His “I didn’t see you” felt like an indictment, the very thing I fought against every day. The feeling of insignificance and invisibility had plagued me all my life, but most especially in the years since my husband had fashioned himself into a stranger, erasing photos of us from social media, never speaking to me again.
When healing a broken bone, it’s important to keep it protected, to keep it from harm’s way. This involves unlearning the ways you’ve used your body all your life. Where my leg had been supporting my weight for thirty-five years, now it was my turn to support my leg, to carry the weight on my own, to untwin it from my other leg. In many ways, it felt similar to learning how to be alone after being part of a couple for so long, to that process of carrying all of the weight myself.
*
Helen’s dual experiences in Sliding Doors are never quite explained; however, in both timelines, she eventually discovers her boyfriend’s infidelity, loses a baby, leaves him, and meets the man the movie leads you to believe is her soulmate. In essence: What will be, will be. The inevitable will happen, no matter what path you take to get there.

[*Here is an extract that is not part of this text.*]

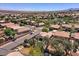 Picturesque neighborhood view with green spaces, playgrounds, and cozy single-Gathering homes with well-kept yards at 44182 W Juniper Ave, Maricopa, AZ 85138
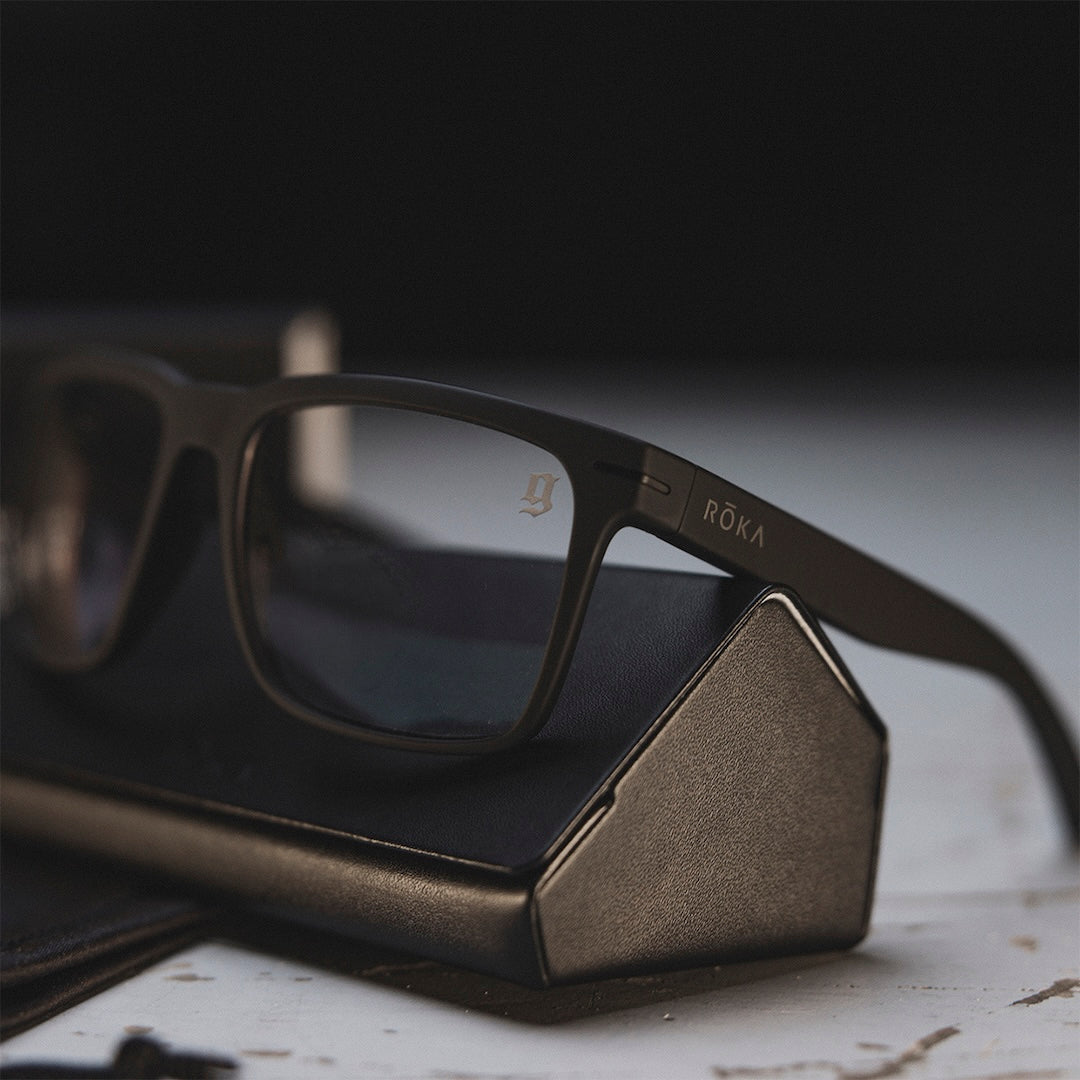 Black glasses with clear lens that have GBRS Group and Roka branding, resting on the black eyeglasses case they come with.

My husband and my friend moved in together to an apartment in the same neighborhood we’d lived in, weeks after I left the city. They got married a year later and moved across the country, taking the dog he and I had adopted together with them. They now have a son. I wonder if any of their new friends know how they met, that he was married before. I wonder if his son will ever find out. It is as though my existence is nothing more than a mistake, some fuck-up he made before he found his real life.
I wonder at this as I examine my current life—nearly six months after the accident, I can walk again, but pain hovers around the edges of my hours. I can’t run or go down stairs without holding on to the railing. I go to physical therapy twice a week. My right foot is still so swollen that some of my shoes don’t fit. It’s an adjustment from my pre-accident life, but it’s essentially the same as my life was before I moved to New York to be with the man I would eventually marry—I’m in Boston, working at the same company (where, luckily, I was able to get a new position after I was laid off), still single, still living with roommates. It is as though my marriage and life in New York was the alternate timeline, a brief interlude in what my real life was meant to be all along.
I think about what this past life has brought to my current life, beyond the longing for the kind of happiness I knew then and fear will never have again, an ache that is all pervasive but reaches its boiling point each year in the early weeks of December. Maybe there was no lesson in it at all, beyond understanding heartbreak. Or maybe I have those memories to show me there is no one destiny for anyone, no ready-made happy ending in store. Because no matter how many times I ask myself “what if?,” there is no answer. Life is complicated and messy, and it can change at any second—and that offers its own kind of hope.